## What the task requires
Pull out the full Niagara Parks architecture article word for word, with nothing changed or left out.

Top Five: Architectural Masterpieces
Buildings are works of art…
Niagara Parks is home to many incredible buildings. Most recently, the Butterfly Conservatory was selected by the Royal Architectural Institute of Canada and the National Trust for Canada Prix du XXe Siècle jury to receive the 2020 Prix du XXe Siècle Award of Excellence. It is an example of structural beauty, creativity and efficiency. The Butterfly Conservatory is the largest of its kind in North America. The glass-enclosed conservatory houses over 2,000 free-flying butterflies, many of which are imported from tropical regions, with the remainder being raised in-house.
Travel across our 56-KM Niagara River Parkway and you’ll discover many of our historic and magnificent structures. Here are our top five Architectural Masterpieces.
5. Oakes Garden Theatre
Our first stop is Oakes Garden Theatre. It was designed as the gateway to Queen Victoria Park and opened to the public in 1937. Created by architect William Somerville and landscape artists Dunnington-Grubb, it provided an amphitheatre, a peaceful place to walk and spectacular views of the Falls. When you visit Oakes Garden Theatre, you will find two impressive pavilions at each end of the pergola wall. They were positioned to offer spectacular views of the American Falls and the Canadian Falls. Every corner you turn, you’ll discover artwork in the form of sculpted reliefs, ornamental ironwork and the beautifully maintained garden features. This incredible entrance to Niagara Parks at the base of Clifton Hill is named in honour of local philanthropist Sir Harry Oakes. He was a Parks Commissioner, he owned the land before it was transferred to Niagara Parks and he was the inspiration for this place of peaceful reflection.

## Stored data
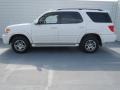 Natural White 2003 Toyota Sequoia Limited Exterior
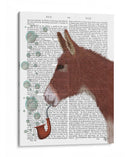 Tubería De Burbujas De Burro, Impresión Del Libro De Retratos - Fab Funky | Cuadro decorativo de Canvas Lab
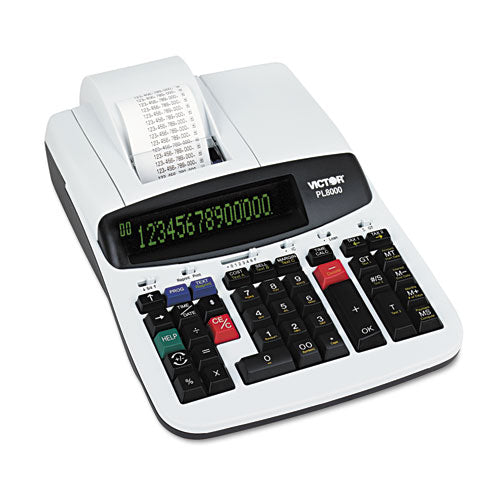 Pl8000 Calculadora de impresión lógica de solicitud de un color, impresión en negro, 8 líneas/seg.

## The completed task
Top Five: Architectural Masterpieces
Buildings are works of art…
Niagara Parks is home to many incredible buildings. Most recently, the Butterfly Conservatory was selected by the Royal Architectural Institute of Canada and the National Trust for Canada Prix du XXe Siècle jury to receive the 2020 Prix du XXe Siècle Award of Excellence. It is an example of structural beauty, creativity and efficiency. The Butterfly Conservatory is the largest of its kind in North America. The glass-enclosed conservatory houses over 2,000 free-flying butterflies, many of which are imported from tropical regions, with the remainder being raised in-house.
Travel across our 56-KM Niagara River Parkway and you’ll discover many of our historic and magnificent structures. Here are our top five Architectural Masterpieces.
5. Oakes Garden Theatre
Our first stop is Oakes Garden Theatre. It was designed as the gateway to Queen Victoria Park and opened to the public in 1937. Created by architect William Somerville and landscape artists Dunnington-Grubb, it provided an amphitheatre, a peaceful place to walk and spectacular views of the Falls. When you visit Oakes Garden Theatre, you will find two impressive pavilions at each end of the pergola wall. They were positioned to offer spectacular views of the American Falls and the Canadian Falls. Every corner you turn, you’ll discover artwork in the form of sculpted reliefs, ornamental ironwork and the beautifully maintained garden features. This incredible entrance to Niagara Parks at the base of Clifton Hill is named in honour of local philanthropist Sir Harry Oakes. He was a Parks Commissioner, he owned the land before it was transferred to Niagara Parks and he was the inspiration for this place of peaceful reflection.